Die Autorin Natascha Wodin bezeichnet den Prozess der Wiedervereinigung nach dem Mauerfall als vertane historische Chance. Ihre Hoffnung, dass Osten und Westen miteinander ins Gespräch kommen würden und es ein Abwägen der Vor- und Nachteile der beiden deutschen Gesellschaftsordnungen geben könnte, habe sich nicht erfüllt, stellt Wodin in einer persönlichen Analyse zum Mauerfall bei MDR KULTUR fest.
Wiedervereinigung als Weg zum Krieg?
Dabei geht sie sogar noch einen Schritt weiter: In diesem verpassten Moment sieht die Autorin die Grundlage für den russischen Angriffskrieg auf die Ukraine: "Schon damals wurde wahrscheinlich der Boden für den Krieg bereitet, der uns jetzt alle bedroht und dessen fortschreitende Eskalation in einem Armageddon enden könnte", so die Überlegungen Wodins.

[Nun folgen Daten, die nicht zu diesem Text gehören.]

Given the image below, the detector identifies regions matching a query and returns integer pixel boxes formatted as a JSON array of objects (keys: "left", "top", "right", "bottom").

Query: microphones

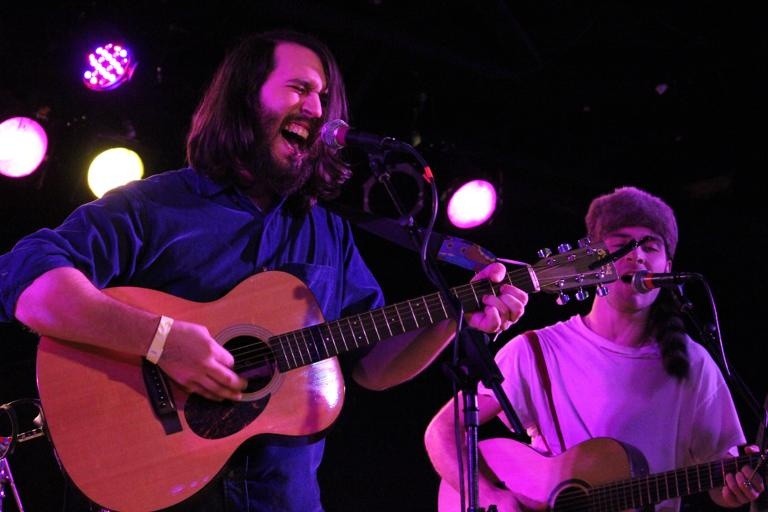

Gleichzeitig gibt sie die Hoffnung nicht auf und wünscht sich, dass der 35. Jahrestag des Mauerfalls ein Tag längst fälliger Besinnung wird.
Ich wünschte, der 35. Jahrestag des Mauerfalls, dem wir so viel verdanken, könnte ein Tag längst fälliger Besinnung werden.
Wodin wurde 1945 als Kind sowjetischer Zwangsarbeiter in Fürth geboren. Heute lebt sie in Berlin und Mecklenburg. Trotz ihrer düsteren Perspektive auf die Folgen von 1989/90 beschreibt sie ihre Zeit in Ostberlin nach dem Mauerfall als "glücklichste Zeit ihres Lebens" und aufregende "Lücke der Geschichte".
Geeintes Deutschland als gelungene Aktion
Der Intendant der Dresdner Musikfestspiele Jan Vogler blickt dagegen durchweg positiv zurück. "Ich würde sagen, Deutschland ist jetzt wirklich wiedervereint", so Vogler im MDR. Das Zusammenführen der beiden Teile Deutschlands sei ein großes Glück und insgesamt eine gelungene Aktion gewesen, findet der Dresdner Musiker. Er ist der Meinung, man sollte die Teilung heute nicht mehr zu sehr thematisieren. Osten und Westen würden, findet Vogler, immer etwas unterschiedlich bleiben – das sei auch schön so.
Das Zusammenführen der beiden Teile Deutschlands war ein sehr spannender Prozess und insgesamt denke ich eine sehr gelungene Aktion.
Zum Zeitpunkt des Mauerfalls befand sich Jan Vogler mit Ausreisegenehmigung in New York. Mit 25 Jahren sei die Wende für ihn zu einem sehr günstigen Zeitpunkt gekommen, erklärt Vogler. In seiner Reise- und damit musikalischen Tätigkeit sei er in der DDR abhängig von den Entscheidungen des Staates gewesen. Der Mauerfall brachte da Freiheit und berufliche Chancen für den Cellisten: "Plötzlich hatte ich alle Möglichkeiten. Sehr spannend, sehr aufregend! Und hat mein Leben extrem verändert." Nach der Wiedervereinigung habe er zwar auch Diskriminierung erfahren. Dass es als ostdeutscher Musiker schwerer war, sei für ihn aber extra Ansporn gewesen.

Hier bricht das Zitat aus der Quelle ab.